In a word, surreal. While former designated survivors can’t share all of the details of their high-security sequester, some interesting nuggets of information have surfaced.
Individuals learn that they’ve been selected as the designated survivor a few weeks before the State of the Union. Sworn to secrecy, they then receive some kind of undisclosed special training that prepares them for the remote possibility of stepping into the president’s shoes. "They walked you through the White House and showed you the Situation Room and talked seriously about the responsibility of the designated survivor," former Health and Human Services Secretary Donna Shalala, who was tapped by Bill Clinton in 1996, told ABC News in 2014.
On the night of the State of the Union Address, the designated survivor is usually whisked away by a Secret Service detail, along with the “Football,” the 45-pound briefcase containing the top-secret launch codes for America’s nuclear arsenal. Typically, the designated survivor is flown to an undisclosed location where he or she watches the State of the Union broadcast in the company of stone-faced Secret Service agents, usually with a good meal thrown in.
In 1986, Ronald Reagan's agricultural secretary, John Block, rode out the event in a friend's Jamaican villa. In 2000, Clinton's energy secretary, Bill Richardson, enjoyed a roast beef dinner at a home on Maryland's Eastern Shore. Shalala, bucking the trend, said she camped in the White House, eating pizza with staff.

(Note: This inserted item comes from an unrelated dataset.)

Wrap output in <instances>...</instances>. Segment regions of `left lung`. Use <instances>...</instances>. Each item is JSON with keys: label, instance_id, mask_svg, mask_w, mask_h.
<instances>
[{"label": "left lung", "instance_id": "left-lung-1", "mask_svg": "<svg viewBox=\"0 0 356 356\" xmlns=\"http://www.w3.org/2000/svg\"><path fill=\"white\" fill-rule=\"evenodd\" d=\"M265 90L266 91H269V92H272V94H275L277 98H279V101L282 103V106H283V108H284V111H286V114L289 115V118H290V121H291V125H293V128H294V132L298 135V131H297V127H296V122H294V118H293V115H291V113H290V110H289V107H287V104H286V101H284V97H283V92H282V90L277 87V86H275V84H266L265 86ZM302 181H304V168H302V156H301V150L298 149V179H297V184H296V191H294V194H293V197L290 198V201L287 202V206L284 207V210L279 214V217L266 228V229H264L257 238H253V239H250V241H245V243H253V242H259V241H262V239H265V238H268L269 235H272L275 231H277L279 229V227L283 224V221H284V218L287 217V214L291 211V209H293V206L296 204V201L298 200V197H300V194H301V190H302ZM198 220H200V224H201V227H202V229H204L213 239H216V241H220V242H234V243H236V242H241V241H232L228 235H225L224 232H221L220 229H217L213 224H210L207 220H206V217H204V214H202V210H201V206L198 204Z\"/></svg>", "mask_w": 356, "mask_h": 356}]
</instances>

Clinton had told her before he left for the Capitol, "'Don't do anything I wouldn't do,'" she told ABC News. "I went to the Oval Office and for one minute sat in the president's chair."
In 1997, former Secretary of Agriculture Dan Glickman asked to be flown to New York City so he could watch the address in his daughter’s apartment. After the broadcast, which they watched alongside Secret Service agents and a military officer with the “Football,” the security detail told Glickman "the mission is terminated" and offered him a flight back to D.C. Instead, he took his daughter out for Japanese food, noting the irony that a few hours after serving as a fail-safe for the leader of the free world, he couldn't get a cab in the rain.